Did everyone know we are already three months into 2013? Oh sorry, I mean Fiscal Year 2013. For the federal government the FY-13 began on October 1, 2012, and ends on September 30, 2013. Given that info, the CBO’s monthly budget review is out. The report shows we are still improving and heading in the right direction.
Put succinctly, year over year Receipts/Revenue are up (~$60B) and Outlays/Spending are also up (~$31B). Together that's a (~$29B) reduction so far, for our yearly deficit.
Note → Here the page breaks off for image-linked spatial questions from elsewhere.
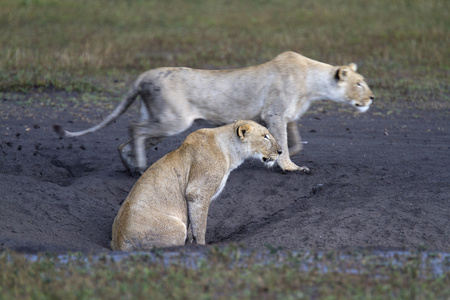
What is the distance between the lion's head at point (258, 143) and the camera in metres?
6.70

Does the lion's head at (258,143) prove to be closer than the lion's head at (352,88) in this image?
Yes

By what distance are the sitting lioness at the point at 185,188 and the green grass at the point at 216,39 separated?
6179mm

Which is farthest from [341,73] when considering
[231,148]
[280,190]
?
[231,148]

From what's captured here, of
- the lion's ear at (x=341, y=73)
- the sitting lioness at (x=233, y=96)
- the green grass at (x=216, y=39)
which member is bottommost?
the green grass at (x=216, y=39)

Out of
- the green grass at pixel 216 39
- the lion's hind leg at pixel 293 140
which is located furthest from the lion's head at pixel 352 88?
the green grass at pixel 216 39

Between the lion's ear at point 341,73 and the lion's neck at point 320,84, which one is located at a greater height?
the lion's ear at point 341,73

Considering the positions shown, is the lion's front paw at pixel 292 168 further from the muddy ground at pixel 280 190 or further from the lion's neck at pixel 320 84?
the lion's neck at pixel 320 84

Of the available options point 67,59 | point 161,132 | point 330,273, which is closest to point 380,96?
point 161,132

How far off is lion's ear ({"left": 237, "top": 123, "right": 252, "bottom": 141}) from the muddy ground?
3.49 feet

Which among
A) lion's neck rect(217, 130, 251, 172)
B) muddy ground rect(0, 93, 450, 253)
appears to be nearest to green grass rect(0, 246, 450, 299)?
muddy ground rect(0, 93, 450, 253)

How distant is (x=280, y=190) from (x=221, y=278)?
3.51 meters

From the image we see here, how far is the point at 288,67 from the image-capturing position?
845 cm

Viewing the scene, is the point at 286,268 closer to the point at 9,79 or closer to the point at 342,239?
the point at 342,239

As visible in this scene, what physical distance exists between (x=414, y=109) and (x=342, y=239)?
5.60m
Lets dig a little deeper into those numbers because there is more good news.
From CBO (my emphasis)
The federal budget deficit was $293 billion for the first three months of fiscal year 2013 (that is, October through December 2012), $29 billion less than the shortfall recorded in the first quarter of last fiscal year, CBO estimates.That’s a reduction of ~$29B in our deficit so far this year. If not for some odd weekends and holidays, our first quarter FY-13 deficit would have been down by ~$60B. Wow! That would translate to a quarter of a trillion dollar full year deficit reduction. Even with a President who's just spending money as fast as he can…NOT!!!
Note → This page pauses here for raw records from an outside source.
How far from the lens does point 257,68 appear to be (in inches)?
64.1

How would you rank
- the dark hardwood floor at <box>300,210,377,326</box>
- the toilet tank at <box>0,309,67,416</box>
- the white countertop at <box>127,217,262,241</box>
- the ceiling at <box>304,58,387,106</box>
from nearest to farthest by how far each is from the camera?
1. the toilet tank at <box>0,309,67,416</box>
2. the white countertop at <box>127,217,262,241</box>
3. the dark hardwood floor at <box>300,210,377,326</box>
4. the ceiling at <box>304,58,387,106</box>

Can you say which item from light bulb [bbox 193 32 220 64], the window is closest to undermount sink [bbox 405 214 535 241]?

Without shifts in the timing of certain payments in both years, however, the deficit for the three-month period would have been about $60 billion lower this year than in fiscal year 2012.
Total Receipts Were Up by 11 Percent in the First Quarter of Fiscal Year 2013The above figures show our economy is ever so slowly improving, despite the constant obstructions exhibited by the Republicans. Remember these receipts are for the first FY-13 quarter, October thru December of 2012, tax rates during that time were unchanged. So the above is a result of more people earning money and companies making more profits.
Receipts for the first three months of fiscal year 2013 totaled $616 billion, $60 billion more than those in the same period last year. Compared with receipts in the first quarter of last year:
• Individual income and payroll (social insurance) taxes together rose by $44 billion
• Net corporate income taxes increased by $7 billion
• Other revenues rose by $10 billion
Spending Detail (my emphasis)
Spending Was About the Same When Adjusted for Timing ShiftsSo we are moving forward, ever so slowly, despite the Republicans best efforts.
By CBO’s estimate, federal outlays—totaling $909 billion—would have been about the same in the first quarter of 2013 as they were during that period in 2012, if not for shifts that occurred in the timing of certain payments because the scheduled payment dates fell on a weekend or holiday.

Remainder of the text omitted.